Crypto market tumbles as Bitcoin dips to $23K

Crypto market tumbles as Bitcoin dips to $23K

The general crypto market is in a state of disarray as Bitcoin plunges to its lowest level since December 2020. Fueled by fears of growing inflation, imminent hikes in interest rates, and the possibility of recessions in major economies, the global market witnessed massive selloffs on Monday.

As of press time, Bitcoin was exchanging hands at approximately $23,800, according to data on CoinMarketCap. The recent low represents an over 15% loss in the past 24 hours and a 24% loss on the weekly chart.

Along with Bitcoin, many altcoins are also swimming in a sea of red, with some performing far worse. Ethereum, the second-largest cryptocurrency by market cap has lost over 17% of its value in the past 24% and 32.7% over the past week, despite its successful merge test drive on Wednesday for the Ropsten testnet. As a result, Ethereum core devs decided to delay the "difficulty bomb," for another two months, which may not have helped sentiment around ETH as it is a crucial step in The Merge.

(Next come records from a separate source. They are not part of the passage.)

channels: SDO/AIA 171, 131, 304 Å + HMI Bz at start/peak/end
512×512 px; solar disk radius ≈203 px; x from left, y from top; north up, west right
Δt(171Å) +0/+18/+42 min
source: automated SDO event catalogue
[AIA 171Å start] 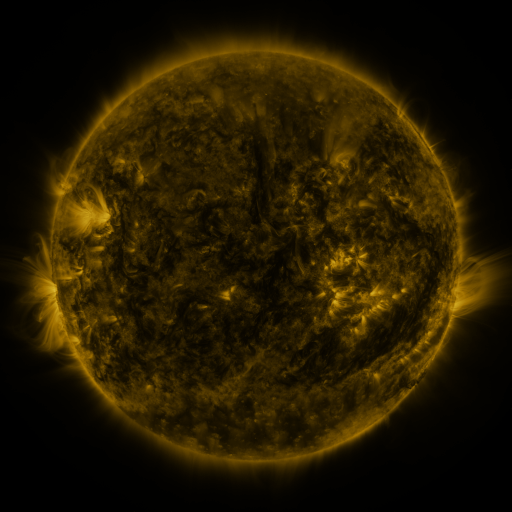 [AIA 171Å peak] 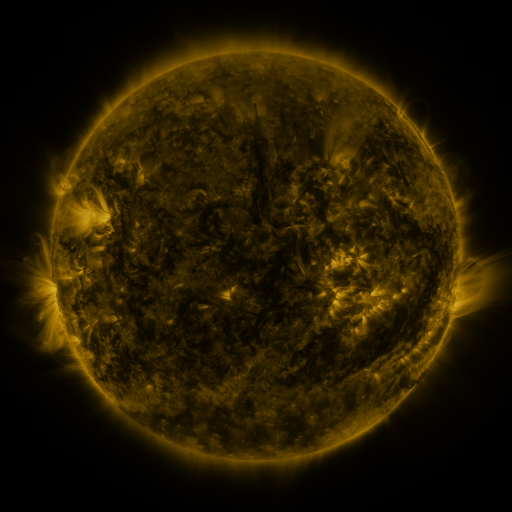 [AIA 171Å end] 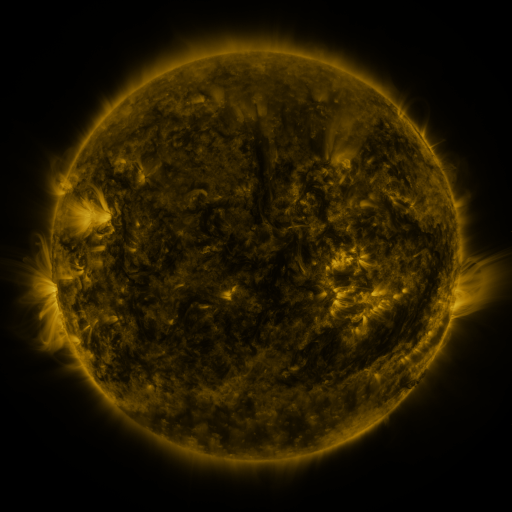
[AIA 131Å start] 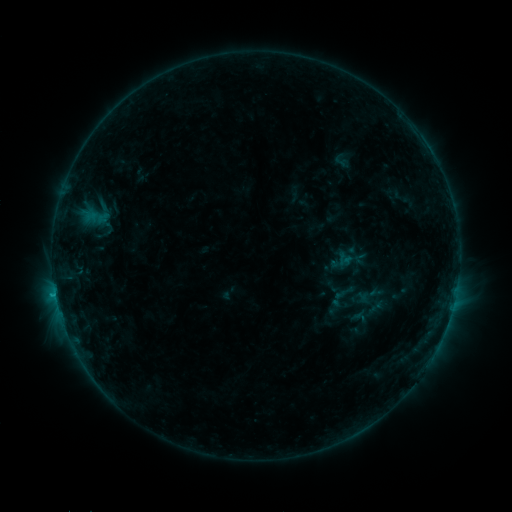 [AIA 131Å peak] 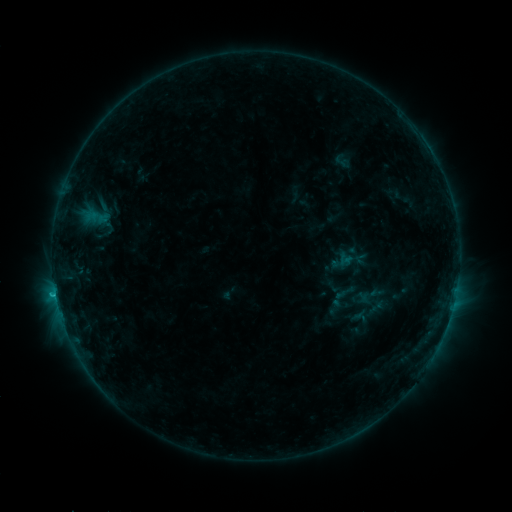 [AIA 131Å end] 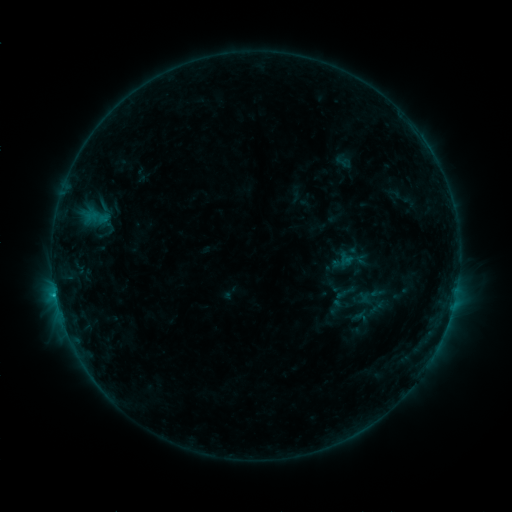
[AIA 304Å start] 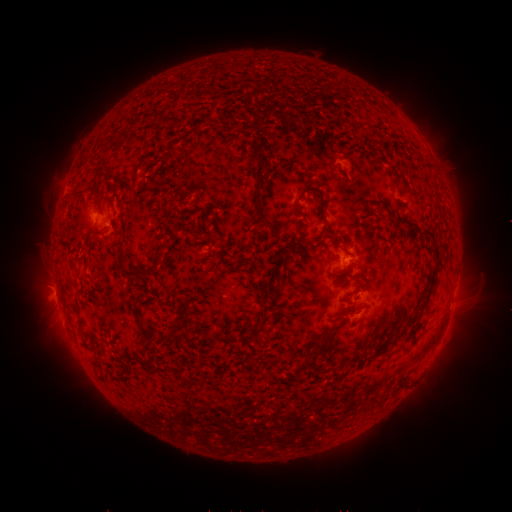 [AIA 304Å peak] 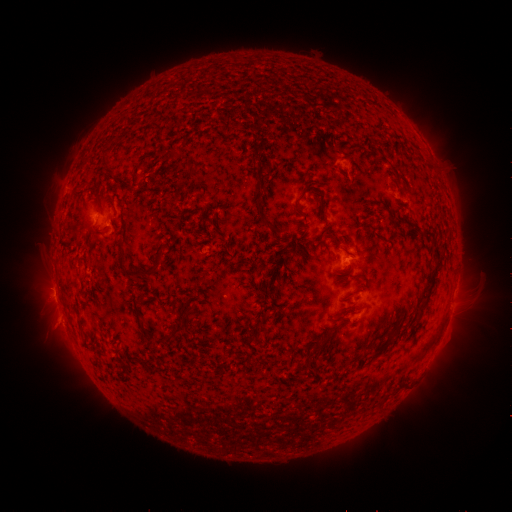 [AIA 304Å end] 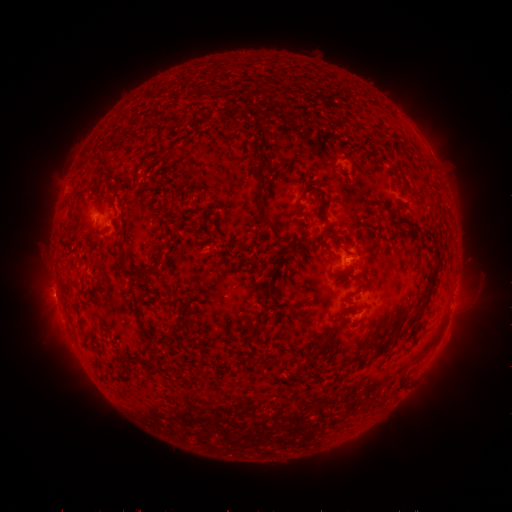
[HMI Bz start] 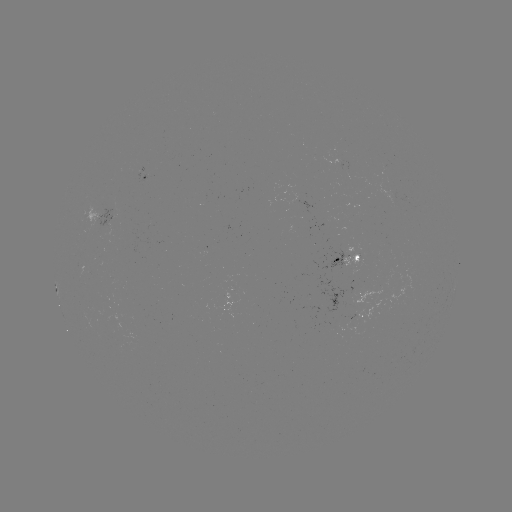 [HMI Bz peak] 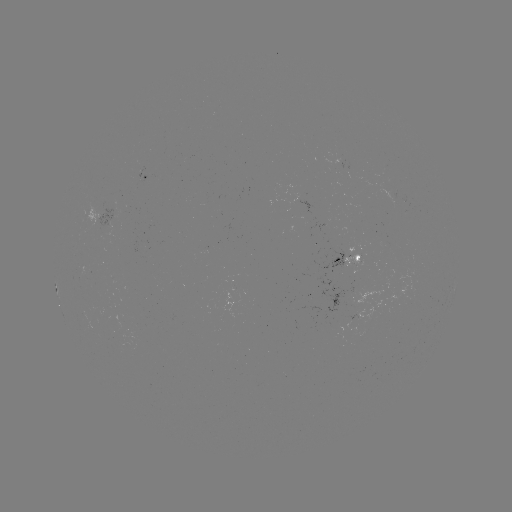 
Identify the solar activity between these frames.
nothing was catalogued: no classed flare, no EUV trigger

Moving down the list, all the top 10 digital assets by market capitalization have fallen double-digit percentages within the past seven days. BNB is down 23% in the past week, Cardano (ADA) by 20%, XRP down 20%, Solana (SOL) down 31%, and Dogecoin (DOGE) by 32%.

In general, the total market cap of the crypto industry has plummeted below $1 trillion, with Bitcoin wiping all its gains from the past 18 months.

The crypto market has been highly volatile all year round following a massive bull run in 2020 and 2021. Unfortunately, major coins dipped alongside the stock market in the first week of May, triggering the current Crypto Winter and a sign that the correlation between crypto and other assets is increasing.

Tech stocks have continued to recede, and this past week has seen an intensified decline. The CPI reading for the month of May showed the highest year-over-year inflation figure since 1981, with consumer goods prices rising by 8.6% compared to May 2021.

For a long time, Bitcoin has been considered by most as a hedge against inflation, but that has not been the case since the start of this year. It hit its highest level of correlation with the S&P 500 and NASDAQ since 2020 in January this year.

There are also suspicions of a prolonged bear market for cryptos and equities. This is due to the added effects of the COVID-19 hangover, geopolitical uncertainty, and continued negativity from prominent lawmakers about crypto.